Some of the changes are welcome, such as the clarification of the position on changes to terms and conditions and transfer-related dismissals; and some are sensible, such as introducing joint and several liability for failure to inform and consult. However, certain of the new provisions seem somewhat impractical. I am talking, in particular, about the requirement to provide ’employee liability information’.
Employee liability information has been defined to include the identity, age, written particulars of employment, applicable collective agreements, details of grievances raised or disciplinary action taken in the preceding two years, and claims brought against the transferor in the past two years, or which the transferor has reasonable grounds to believe might be brought. This information has to be provided, or made available, in most cases two weeks before the date of the transfer.
In its impact assessment, the Government suggested it would take a manager half a day to gather this information together.
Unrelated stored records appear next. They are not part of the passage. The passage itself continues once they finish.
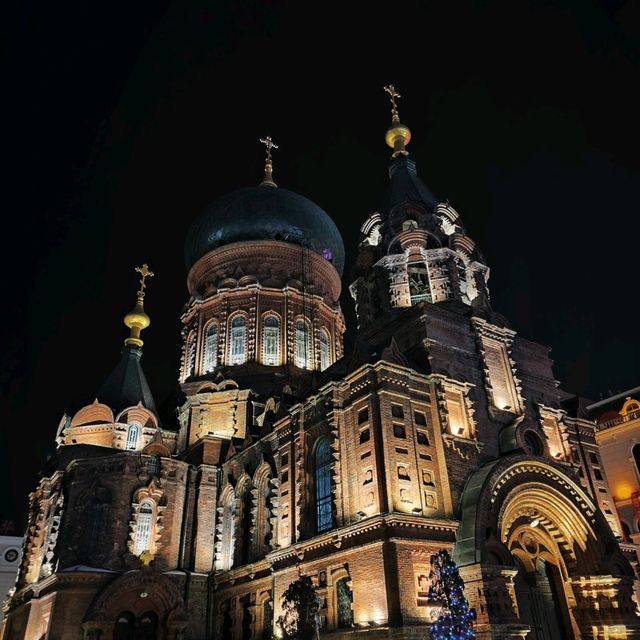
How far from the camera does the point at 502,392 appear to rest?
24781 mm

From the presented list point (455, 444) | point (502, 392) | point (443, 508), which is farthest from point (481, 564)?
point (502, 392)

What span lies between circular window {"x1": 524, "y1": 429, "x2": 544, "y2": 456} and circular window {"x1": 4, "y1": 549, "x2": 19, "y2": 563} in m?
39.8

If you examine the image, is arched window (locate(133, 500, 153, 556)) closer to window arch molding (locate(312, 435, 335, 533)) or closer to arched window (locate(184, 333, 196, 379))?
window arch molding (locate(312, 435, 335, 533))

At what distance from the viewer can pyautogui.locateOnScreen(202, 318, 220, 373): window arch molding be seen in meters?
35.0

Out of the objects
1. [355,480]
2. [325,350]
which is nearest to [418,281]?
[325,350]

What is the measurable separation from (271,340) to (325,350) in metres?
3.60

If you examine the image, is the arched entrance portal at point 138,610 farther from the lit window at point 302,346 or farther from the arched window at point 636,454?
the arched window at point 636,454

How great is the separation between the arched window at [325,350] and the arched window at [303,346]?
3.29 ft

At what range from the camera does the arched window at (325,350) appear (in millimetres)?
36138

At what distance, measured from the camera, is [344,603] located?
19.2m

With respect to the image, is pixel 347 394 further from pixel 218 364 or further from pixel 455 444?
pixel 218 364

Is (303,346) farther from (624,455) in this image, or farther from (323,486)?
(624,455)

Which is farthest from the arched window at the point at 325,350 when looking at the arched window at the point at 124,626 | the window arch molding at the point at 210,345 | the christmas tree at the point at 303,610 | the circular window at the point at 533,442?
the christmas tree at the point at 303,610

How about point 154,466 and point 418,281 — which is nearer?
point 154,466
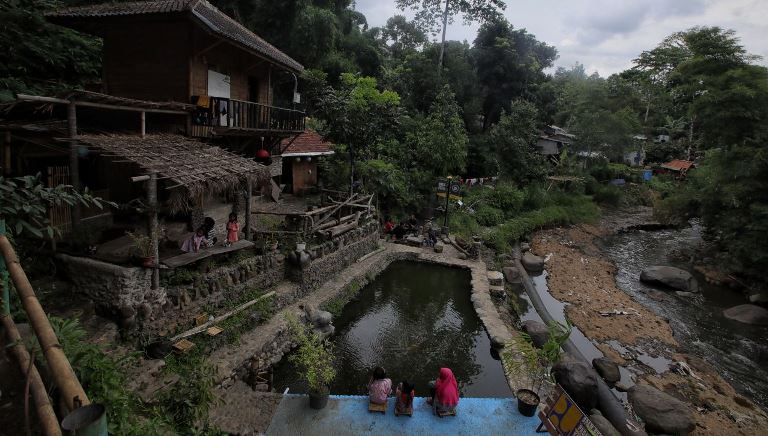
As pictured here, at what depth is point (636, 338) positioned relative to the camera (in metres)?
16.5

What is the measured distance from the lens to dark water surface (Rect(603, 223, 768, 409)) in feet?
49.8

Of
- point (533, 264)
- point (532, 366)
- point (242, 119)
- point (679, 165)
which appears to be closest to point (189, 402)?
point (532, 366)

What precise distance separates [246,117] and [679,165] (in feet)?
172

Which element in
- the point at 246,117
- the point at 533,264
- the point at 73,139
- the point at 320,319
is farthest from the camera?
the point at 533,264

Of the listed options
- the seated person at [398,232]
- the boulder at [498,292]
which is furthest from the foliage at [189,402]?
the seated person at [398,232]

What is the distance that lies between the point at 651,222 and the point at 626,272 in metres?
16.8

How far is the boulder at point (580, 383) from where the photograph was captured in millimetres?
11164

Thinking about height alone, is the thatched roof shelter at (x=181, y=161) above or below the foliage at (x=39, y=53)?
below

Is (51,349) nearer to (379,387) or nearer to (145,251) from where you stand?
(379,387)

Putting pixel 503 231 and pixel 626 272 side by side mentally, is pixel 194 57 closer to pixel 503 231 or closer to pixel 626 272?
pixel 503 231

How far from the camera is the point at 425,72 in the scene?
35.2m

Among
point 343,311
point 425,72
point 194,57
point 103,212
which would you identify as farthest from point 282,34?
point 343,311

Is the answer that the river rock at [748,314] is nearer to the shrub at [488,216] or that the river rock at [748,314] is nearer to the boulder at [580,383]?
the shrub at [488,216]

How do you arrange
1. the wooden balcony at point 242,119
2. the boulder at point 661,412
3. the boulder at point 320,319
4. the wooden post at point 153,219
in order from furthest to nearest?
the boulder at point 320,319
the wooden balcony at point 242,119
the boulder at point 661,412
the wooden post at point 153,219
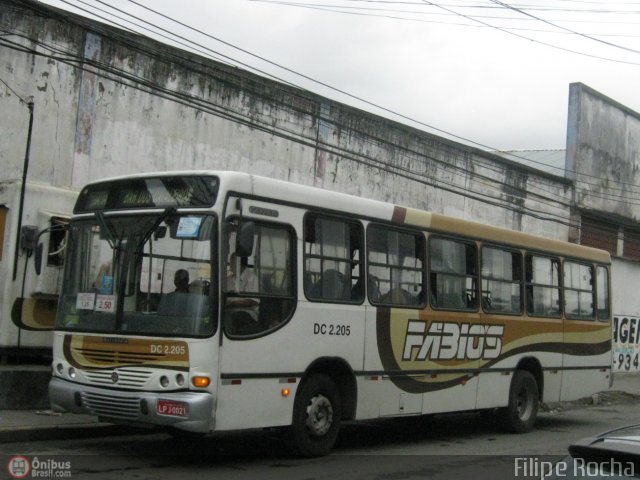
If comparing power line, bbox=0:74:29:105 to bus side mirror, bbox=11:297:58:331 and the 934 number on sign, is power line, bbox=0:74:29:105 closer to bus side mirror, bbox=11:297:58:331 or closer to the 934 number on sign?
bus side mirror, bbox=11:297:58:331

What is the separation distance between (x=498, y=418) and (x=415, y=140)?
9058 millimetres

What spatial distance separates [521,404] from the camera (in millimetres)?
13430

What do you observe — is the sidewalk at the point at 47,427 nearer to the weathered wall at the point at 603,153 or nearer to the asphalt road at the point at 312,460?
the asphalt road at the point at 312,460

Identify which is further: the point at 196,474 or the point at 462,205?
the point at 462,205

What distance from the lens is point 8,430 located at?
9.62 metres

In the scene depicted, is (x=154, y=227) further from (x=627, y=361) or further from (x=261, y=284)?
(x=627, y=361)

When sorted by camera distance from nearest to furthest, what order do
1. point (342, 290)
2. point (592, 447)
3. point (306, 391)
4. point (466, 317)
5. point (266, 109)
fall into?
point (592, 447), point (306, 391), point (342, 290), point (466, 317), point (266, 109)

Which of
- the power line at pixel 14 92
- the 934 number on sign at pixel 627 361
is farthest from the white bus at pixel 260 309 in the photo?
the 934 number on sign at pixel 627 361

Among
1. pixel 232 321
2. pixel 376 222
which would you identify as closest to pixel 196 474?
pixel 232 321

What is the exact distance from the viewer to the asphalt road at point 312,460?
8.57m

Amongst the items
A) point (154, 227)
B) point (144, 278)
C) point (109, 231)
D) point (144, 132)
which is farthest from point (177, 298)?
point (144, 132)

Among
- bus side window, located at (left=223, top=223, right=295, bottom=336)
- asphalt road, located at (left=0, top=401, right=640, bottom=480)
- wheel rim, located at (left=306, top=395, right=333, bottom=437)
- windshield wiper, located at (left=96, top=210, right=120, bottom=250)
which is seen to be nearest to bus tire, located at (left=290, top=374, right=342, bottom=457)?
wheel rim, located at (left=306, top=395, right=333, bottom=437)

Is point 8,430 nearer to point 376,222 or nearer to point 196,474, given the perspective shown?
point 196,474

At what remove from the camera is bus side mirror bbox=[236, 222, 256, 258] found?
8633 millimetres
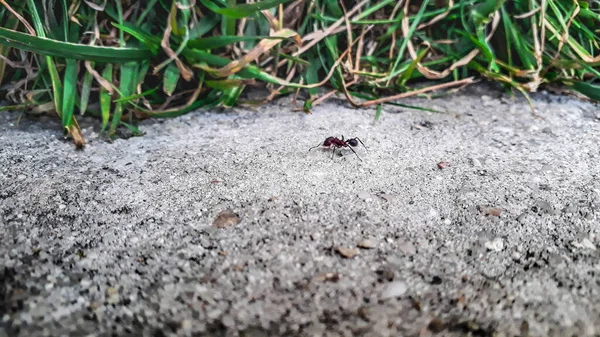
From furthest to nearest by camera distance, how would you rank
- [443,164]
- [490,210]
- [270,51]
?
1. [270,51]
2. [443,164]
3. [490,210]

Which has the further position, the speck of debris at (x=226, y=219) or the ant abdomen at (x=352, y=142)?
the ant abdomen at (x=352, y=142)

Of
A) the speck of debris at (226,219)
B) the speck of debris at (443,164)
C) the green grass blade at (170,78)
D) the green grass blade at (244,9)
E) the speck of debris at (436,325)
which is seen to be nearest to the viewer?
the speck of debris at (436,325)

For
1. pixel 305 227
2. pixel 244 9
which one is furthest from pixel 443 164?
pixel 244 9

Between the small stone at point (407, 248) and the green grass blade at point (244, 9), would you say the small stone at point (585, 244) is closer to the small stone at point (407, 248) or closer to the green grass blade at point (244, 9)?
Answer: the small stone at point (407, 248)

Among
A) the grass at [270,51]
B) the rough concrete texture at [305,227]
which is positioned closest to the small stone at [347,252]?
the rough concrete texture at [305,227]

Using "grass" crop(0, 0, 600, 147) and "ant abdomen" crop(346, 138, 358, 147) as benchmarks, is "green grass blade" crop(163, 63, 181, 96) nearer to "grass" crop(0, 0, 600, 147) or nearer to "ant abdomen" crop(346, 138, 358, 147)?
"grass" crop(0, 0, 600, 147)

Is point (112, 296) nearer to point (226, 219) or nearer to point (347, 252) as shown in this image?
point (226, 219)

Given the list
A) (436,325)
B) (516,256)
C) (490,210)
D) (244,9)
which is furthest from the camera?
(244,9)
That might be the case if only 20 or 30 employees were transferring, but what if there are 1,000, or even 10,000? You might hope that most of the information would be on an employee’s personnel file – but not all of it will be. In particular, as any HR practitioner will know, HR best practice suggests that notices of disciplinary action are removed from an employee’s file after 12 months. Transferors will therefore be under an obligation to provide information that previous best practice suggests they should no longer have. In order to comply in future, employers will have to keep a separate note of all expired disciplinary notices for a further year.
Second, is the poor manager (in that half day) going to feel that they have to check everyone’s file to make sure the information is there? Alternatively, will they simply use that time to crate up those 10,000 personnel files and dump them on the transferee – with fingers crossed either that everything is there, or that by the time the transferee has had the chance to go through all of the files and discover whether anything is missing, the three-month time limit for bringing a claim will have expired?
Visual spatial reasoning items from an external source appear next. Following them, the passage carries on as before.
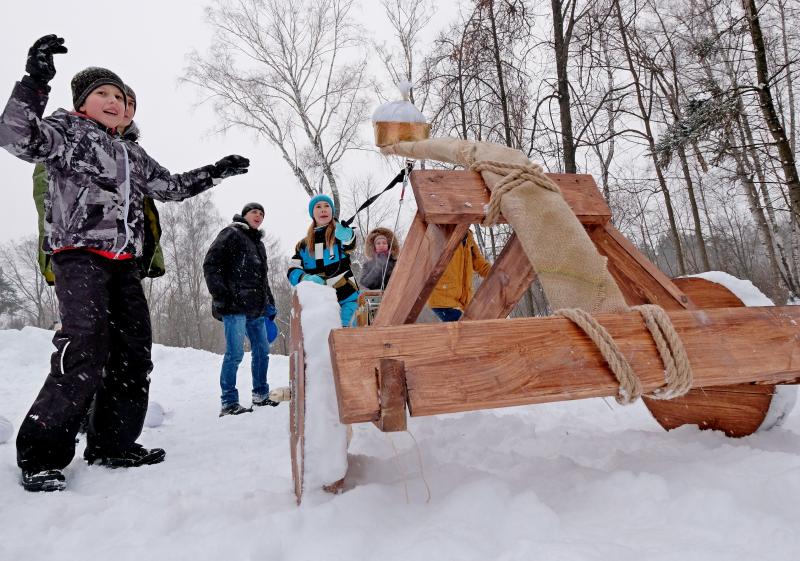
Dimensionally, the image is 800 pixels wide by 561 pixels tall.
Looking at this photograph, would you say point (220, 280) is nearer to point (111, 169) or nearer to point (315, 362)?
point (111, 169)

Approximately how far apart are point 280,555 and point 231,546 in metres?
0.12

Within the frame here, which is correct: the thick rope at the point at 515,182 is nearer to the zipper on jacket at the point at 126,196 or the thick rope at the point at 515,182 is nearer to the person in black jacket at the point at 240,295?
the zipper on jacket at the point at 126,196

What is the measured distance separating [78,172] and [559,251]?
77.6 inches

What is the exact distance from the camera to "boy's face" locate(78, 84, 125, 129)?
2191mm

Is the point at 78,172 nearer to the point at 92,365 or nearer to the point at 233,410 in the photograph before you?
the point at 92,365

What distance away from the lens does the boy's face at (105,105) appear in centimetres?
219

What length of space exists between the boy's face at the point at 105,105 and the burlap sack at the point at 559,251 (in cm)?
179

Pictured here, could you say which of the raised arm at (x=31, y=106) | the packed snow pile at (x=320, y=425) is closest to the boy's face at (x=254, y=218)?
the raised arm at (x=31, y=106)

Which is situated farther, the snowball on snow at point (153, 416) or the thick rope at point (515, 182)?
the snowball on snow at point (153, 416)

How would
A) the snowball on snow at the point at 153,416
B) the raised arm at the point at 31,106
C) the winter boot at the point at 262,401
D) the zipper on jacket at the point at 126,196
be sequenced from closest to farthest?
the raised arm at the point at 31,106 → the zipper on jacket at the point at 126,196 → the snowball on snow at the point at 153,416 → the winter boot at the point at 262,401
On the basis of the previous draft of the new regulations, the practitioners I have spoken to, at least, were proposing simply to ignore the requirement on the basis that, where you have a transaction with a set of negotiated warranties, the parties could be left to agree between themselves what they regarded as key information and the penalty for its inaccuracy. This was because the previous draft suggested that it would be possible to contract out of the obligation, and in any event the penalty for failure to comply was limited to £75,000.
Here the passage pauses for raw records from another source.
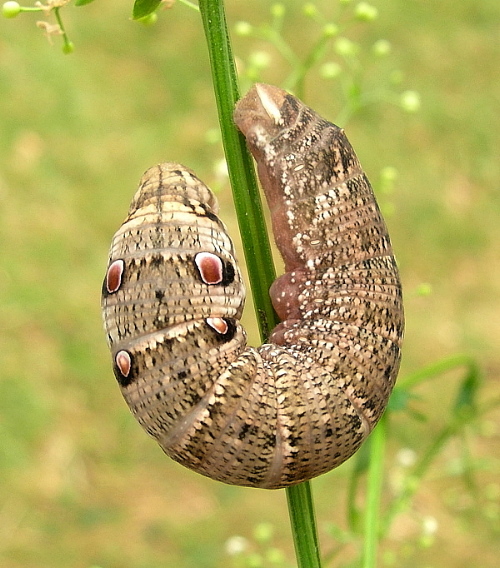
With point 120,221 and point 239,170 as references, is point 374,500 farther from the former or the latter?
point 120,221

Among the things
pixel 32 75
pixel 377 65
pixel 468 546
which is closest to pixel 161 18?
pixel 32 75

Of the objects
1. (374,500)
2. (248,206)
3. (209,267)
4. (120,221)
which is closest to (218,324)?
(209,267)

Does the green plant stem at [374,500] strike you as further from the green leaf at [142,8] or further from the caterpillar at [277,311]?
the green leaf at [142,8]

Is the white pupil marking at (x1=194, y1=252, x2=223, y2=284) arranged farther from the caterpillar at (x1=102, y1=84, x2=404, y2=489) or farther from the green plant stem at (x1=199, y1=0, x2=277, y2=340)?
the green plant stem at (x1=199, y1=0, x2=277, y2=340)

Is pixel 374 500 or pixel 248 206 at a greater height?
pixel 248 206

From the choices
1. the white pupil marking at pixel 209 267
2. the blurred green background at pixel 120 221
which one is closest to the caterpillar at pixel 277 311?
the white pupil marking at pixel 209 267

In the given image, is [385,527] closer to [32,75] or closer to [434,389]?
[434,389]

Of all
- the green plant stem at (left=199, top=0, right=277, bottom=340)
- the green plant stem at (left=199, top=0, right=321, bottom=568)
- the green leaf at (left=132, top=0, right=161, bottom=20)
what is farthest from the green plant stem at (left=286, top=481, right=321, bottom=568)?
the green leaf at (left=132, top=0, right=161, bottom=20)
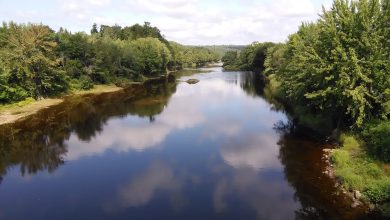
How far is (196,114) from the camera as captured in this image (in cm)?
5619

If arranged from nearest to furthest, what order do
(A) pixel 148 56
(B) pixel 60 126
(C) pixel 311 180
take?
(C) pixel 311 180
(B) pixel 60 126
(A) pixel 148 56

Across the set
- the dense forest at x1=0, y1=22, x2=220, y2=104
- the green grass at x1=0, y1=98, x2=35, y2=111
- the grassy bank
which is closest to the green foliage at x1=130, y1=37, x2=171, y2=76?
the dense forest at x1=0, y1=22, x2=220, y2=104

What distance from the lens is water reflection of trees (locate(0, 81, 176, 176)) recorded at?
3534 cm

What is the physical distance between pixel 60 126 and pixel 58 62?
2585 cm

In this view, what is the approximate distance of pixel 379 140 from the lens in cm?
2875

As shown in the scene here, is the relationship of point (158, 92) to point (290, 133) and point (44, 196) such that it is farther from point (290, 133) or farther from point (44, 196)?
point (44, 196)

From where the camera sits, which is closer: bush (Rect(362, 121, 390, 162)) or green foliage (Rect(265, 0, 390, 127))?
bush (Rect(362, 121, 390, 162))

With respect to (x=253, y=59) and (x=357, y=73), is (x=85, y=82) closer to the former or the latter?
(x=357, y=73)

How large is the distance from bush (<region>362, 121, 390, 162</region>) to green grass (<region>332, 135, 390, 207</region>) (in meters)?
0.61

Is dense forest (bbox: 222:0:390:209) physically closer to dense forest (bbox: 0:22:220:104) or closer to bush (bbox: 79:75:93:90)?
dense forest (bbox: 0:22:220:104)

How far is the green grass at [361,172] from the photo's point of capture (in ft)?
77.2

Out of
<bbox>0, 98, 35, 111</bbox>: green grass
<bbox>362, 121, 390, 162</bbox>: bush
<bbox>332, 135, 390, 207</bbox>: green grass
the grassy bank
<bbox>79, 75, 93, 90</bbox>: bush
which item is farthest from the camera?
<bbox>79, 75, 93, 90</bbox>: bush

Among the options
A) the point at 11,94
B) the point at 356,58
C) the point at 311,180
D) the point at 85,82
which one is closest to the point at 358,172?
the point at 311,180

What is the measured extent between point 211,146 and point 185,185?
35.1 feet
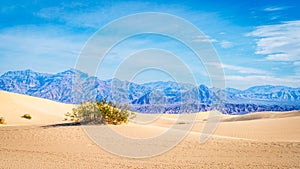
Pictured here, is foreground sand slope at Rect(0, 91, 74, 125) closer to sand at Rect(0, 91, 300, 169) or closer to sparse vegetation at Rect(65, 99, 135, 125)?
sparse vegetation at Rect(65, 99, 135, 125)

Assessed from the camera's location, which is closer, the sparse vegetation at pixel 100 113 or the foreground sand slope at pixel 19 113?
the sparse vegetation at pixel 100 113

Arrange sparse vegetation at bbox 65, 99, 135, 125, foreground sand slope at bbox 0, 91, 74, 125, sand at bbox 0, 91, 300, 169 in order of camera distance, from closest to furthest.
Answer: sand at bbox 0, 91, 300, 169
sparse vegetation at bbox 65, 99, 135, 125
foreground sand slope at bbox 0, 91, 74, 125

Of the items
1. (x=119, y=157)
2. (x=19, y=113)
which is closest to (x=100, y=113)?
(x=119, y=157)

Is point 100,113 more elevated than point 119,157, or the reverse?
point 100,113

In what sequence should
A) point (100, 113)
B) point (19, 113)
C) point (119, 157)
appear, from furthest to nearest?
point (19, 113) → point (100, 113) → point (119, 157)

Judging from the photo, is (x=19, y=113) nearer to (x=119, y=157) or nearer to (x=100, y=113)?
(x=100, y=113)

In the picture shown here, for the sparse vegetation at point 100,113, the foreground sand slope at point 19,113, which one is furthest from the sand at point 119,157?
the foreground sand slope at point 19,113

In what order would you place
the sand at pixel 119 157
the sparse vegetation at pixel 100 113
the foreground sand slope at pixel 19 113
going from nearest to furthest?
the sand at pixel 119 157 → the sparse vegetation at pixel 100 113 → the foreground sand slope at pixel 19 113

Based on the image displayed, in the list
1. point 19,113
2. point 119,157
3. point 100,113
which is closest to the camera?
point 119,157

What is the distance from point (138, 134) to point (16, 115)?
22105 mm

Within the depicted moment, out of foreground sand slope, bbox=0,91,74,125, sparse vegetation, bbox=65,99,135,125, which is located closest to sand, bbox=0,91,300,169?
sparse vegetation, bbox=65,99,135,125

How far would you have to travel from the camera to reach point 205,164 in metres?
10.9

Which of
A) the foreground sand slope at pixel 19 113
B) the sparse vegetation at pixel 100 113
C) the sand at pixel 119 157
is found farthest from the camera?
the foreground sand slope at pixel 19 113

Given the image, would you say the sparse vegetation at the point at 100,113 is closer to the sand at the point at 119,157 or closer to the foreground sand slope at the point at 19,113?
the sand at the point at 119,157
However, the guidance notes now state that the transferee and transferor will not be able to contract out of the requirement because this would “disadvantage the employees involved”. In addition, the penalty for failure to provide the information has changed to a minimum of £500 per employee (paid to the new employer, not the employee) unless the tribunal considers it just and equitable to award a lesser sum. Where there are agreed warranties between sophisticated parties with legal representation, you might hope that any award would be nominal. However, all the new regulations seem to suggest is that the commercial bargain will be taken into account to avoid double recovery – if neither the warranties nor the warranty threshold is breached, it seems an award will be made. In that case, our manager is looking at a potential minimum £5m bill for the HR files not being up to scratch.